In this workflow, torch.distributed
is used to launch multiple processes of training, where the number of
processes must be equal to or less than the number of GPUs available. Each process runs on
a dedicated GPU and launches its own instance of Isaac Sim and the Isaac Lab environment.
Each process collects its own rollouts during the training process and has its own copy of the policy
network.

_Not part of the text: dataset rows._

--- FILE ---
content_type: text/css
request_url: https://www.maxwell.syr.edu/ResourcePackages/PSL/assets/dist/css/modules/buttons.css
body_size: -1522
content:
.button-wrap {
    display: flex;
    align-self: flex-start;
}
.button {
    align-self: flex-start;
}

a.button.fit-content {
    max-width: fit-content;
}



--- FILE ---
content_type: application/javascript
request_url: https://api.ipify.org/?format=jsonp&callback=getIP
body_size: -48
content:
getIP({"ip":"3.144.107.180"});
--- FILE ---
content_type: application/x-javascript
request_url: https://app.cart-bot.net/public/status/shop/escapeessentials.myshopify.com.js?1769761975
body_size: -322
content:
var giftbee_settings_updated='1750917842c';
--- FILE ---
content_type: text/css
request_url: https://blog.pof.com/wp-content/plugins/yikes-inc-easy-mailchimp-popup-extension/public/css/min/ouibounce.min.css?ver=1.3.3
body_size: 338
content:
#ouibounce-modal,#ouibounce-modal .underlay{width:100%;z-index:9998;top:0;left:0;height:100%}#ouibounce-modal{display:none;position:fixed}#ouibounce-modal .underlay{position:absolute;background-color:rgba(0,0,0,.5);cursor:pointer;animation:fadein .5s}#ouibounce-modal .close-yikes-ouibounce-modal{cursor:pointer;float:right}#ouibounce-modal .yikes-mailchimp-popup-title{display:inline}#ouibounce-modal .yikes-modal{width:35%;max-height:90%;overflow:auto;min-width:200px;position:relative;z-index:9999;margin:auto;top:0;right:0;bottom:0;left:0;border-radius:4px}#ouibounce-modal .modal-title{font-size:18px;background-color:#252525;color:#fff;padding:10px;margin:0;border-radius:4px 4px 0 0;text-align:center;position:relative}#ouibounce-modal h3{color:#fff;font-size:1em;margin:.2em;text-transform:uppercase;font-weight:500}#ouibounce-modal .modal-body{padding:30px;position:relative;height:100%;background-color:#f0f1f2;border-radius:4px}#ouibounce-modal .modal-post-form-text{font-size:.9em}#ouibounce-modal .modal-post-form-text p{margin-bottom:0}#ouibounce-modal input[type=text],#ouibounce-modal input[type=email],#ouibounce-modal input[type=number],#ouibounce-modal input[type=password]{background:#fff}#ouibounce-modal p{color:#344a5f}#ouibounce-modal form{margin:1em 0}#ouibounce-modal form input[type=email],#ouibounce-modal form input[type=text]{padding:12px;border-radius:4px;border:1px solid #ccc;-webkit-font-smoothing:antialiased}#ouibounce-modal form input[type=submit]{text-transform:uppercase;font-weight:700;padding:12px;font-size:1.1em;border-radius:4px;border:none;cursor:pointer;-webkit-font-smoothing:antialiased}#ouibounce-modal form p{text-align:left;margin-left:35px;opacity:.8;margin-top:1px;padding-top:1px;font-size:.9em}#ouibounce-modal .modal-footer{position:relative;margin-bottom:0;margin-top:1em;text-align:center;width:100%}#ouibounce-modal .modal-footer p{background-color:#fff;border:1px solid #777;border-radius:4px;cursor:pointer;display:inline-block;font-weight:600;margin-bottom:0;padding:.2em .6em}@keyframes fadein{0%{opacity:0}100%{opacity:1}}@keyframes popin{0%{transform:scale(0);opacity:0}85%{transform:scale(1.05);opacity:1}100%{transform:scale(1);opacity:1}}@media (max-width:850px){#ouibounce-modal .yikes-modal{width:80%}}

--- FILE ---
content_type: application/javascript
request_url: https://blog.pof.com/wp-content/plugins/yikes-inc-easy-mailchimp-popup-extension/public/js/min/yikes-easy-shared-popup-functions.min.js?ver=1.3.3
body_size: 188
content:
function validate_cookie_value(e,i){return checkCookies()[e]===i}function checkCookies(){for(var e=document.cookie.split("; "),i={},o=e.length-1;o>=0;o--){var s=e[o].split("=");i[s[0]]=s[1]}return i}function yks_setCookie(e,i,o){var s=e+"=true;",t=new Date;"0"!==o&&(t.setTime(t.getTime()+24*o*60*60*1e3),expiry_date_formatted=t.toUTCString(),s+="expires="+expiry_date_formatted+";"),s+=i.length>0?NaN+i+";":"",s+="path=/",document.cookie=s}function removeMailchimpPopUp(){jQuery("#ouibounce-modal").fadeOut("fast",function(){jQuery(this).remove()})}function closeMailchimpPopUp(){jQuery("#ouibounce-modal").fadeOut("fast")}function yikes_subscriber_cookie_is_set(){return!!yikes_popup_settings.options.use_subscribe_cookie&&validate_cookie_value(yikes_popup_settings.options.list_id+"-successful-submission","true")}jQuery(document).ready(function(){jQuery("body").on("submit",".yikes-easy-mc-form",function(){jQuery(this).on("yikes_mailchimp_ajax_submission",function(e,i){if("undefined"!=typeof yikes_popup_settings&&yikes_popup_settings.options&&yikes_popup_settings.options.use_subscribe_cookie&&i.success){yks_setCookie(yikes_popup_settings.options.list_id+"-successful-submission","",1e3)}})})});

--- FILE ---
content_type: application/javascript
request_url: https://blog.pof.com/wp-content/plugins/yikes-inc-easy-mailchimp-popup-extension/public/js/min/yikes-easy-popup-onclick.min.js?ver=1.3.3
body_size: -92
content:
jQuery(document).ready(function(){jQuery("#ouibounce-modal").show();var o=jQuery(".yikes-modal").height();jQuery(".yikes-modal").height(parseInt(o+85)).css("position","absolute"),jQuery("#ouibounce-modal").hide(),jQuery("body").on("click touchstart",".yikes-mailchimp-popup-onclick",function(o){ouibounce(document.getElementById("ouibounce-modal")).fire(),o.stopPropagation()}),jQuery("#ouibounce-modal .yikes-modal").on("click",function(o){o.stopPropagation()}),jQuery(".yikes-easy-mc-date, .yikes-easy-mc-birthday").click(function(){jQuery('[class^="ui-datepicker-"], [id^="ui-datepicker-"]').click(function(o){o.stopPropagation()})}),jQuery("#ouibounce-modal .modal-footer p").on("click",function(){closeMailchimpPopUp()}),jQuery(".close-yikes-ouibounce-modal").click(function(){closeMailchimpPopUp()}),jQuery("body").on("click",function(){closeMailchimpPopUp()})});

During training, gradients are aggregated across the processes and broadcasted back to the process
at the end of the epoch.

To train with multiple GPUs, use the following command, where --proc_per_node
represents the number of available GPUs:
python -m torch.distributed.run --nnodes=1 --nproc_per_node=2 source/standalone/workflows/rl_games/train.py --task=Isaac-Cartpole-v0 --headless --distributed
Due to limitations of NCCL on Windows, this feature is currently supported on Linux only.
Multi-Node Training#
To scale up training beyond multiple GPUs on a single machine, it is also possible to train across multiple nodes.
To train across multiple nodes/machines, it is required to launch an individual process on each node.
For the master node, use the following command, where --proc_per_node
represents the number of available GPUs, and --nnodes
represents the number of nodes:
python -m torch.distributed.run --nproc_per_node=2 --nnodes=2 --node_rank=0 --rdzv_id=123 --rdzv_backend=c10d --rdzv_endpoint=localhost:5555 source/standalone/workflows/rl_games/train.py --task=Isaac-Cartpole-v0 --headless --distributed
Note that the port (5555
) can be replaced with any other available port.
For non-master nodes, use the following command, replacing --node_rank
with the index of each machine:
python -m torch.distributed.run --nproc_per_node=2 --nnodes=2 --node_rank=1 --rdzv_id=123 --rdzv_backend=c10d --rdzv_endpoint=ip_of_master_machine:5555 source/standalone/workflows/rl_games/train.py --task=Isaac-Cartpole-v0 --headless --distributed
For more details on multi-node training with PyTorch, please visit the PyTorch documentation. As mentioned in the PyTorch documentation, “multinode training is bottlenecked by inter-node communication latencies”. When this latency is high, it is possible multi-node training will perform worse than running on a single node instance.
Due to limitations of NCCL on Windows, this feature is currently supported on Linux only.